そんなときに、ぜひ確認してほしいのが「尿」です。

たくさん汗をかいても、しっかり水分を補給できていれば、尿は普段と大きく変わらないこともあります。

一方、水分補給が足りていないと、

  • 尿の色がいつもより濃い黄色になる
  • 尿の量が少なくなる

といった変化がみられることがあります。

もちろん、尿の色や量は、食事や体調、サプリメントの補給などによっても変わります。

でも、炎天下で長時間過ごし後などに、

「今日はあまり尿が出ていないな」
「いつもより濃い色だな」

と感じたら、水分が不足しているサインかもしれません。

そんなときは、喉が渇いていなくても、飲みやすい温度の水分をできるだけ早めに、少しずつこまめに補給しましょう。

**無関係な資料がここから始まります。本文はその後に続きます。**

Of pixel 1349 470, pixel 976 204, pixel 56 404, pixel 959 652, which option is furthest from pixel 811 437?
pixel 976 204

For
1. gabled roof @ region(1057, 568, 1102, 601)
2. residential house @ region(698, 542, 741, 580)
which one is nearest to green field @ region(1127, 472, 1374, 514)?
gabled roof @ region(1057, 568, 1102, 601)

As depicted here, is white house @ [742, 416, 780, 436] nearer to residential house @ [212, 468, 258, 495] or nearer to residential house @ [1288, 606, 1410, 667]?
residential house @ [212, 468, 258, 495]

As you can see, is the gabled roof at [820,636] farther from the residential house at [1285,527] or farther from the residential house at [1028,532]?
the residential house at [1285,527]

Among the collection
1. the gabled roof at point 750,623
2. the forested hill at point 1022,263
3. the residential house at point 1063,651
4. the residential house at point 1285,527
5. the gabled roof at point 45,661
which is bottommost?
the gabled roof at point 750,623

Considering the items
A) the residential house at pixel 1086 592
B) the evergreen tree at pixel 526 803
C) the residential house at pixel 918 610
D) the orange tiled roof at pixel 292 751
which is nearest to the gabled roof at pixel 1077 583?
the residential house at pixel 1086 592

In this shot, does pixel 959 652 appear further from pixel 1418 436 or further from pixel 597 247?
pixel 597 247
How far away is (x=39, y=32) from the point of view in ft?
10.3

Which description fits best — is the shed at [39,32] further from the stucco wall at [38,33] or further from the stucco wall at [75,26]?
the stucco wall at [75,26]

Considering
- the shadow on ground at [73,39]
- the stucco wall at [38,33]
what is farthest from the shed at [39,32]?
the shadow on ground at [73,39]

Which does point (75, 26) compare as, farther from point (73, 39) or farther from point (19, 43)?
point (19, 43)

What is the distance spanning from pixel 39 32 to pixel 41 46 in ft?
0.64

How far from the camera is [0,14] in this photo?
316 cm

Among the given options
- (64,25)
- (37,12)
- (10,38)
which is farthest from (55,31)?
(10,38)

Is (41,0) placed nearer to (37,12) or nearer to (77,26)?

「何mL飲まなきゃ」と数字だけを気にするよりも、自分の体の変化を確認すること。

それも、暑い季節に自分の体を守るための大切な方法です。


まとめ

熱中症対策のための水分補給は、

何を飲むか。
どのくらい飲むか。
いつ飲むか。

この3つを、その日の気温や活動量、汗のかき方に合わせて考えることが大切です。

普段は水やお茶を基本に。

たくさん汗をかいたときには、必要に応じて電解質や糖分を含む飲料も取り入れる。

そして、喉が渇く前に、少しずつこまめに。

暑い季節は、毎日の水分補給を「習慣」にして、体を守っていきましょう。

最後まで読んで頂きありがとうございます。

次回は熱中症対策・後編 食事編について紹介します!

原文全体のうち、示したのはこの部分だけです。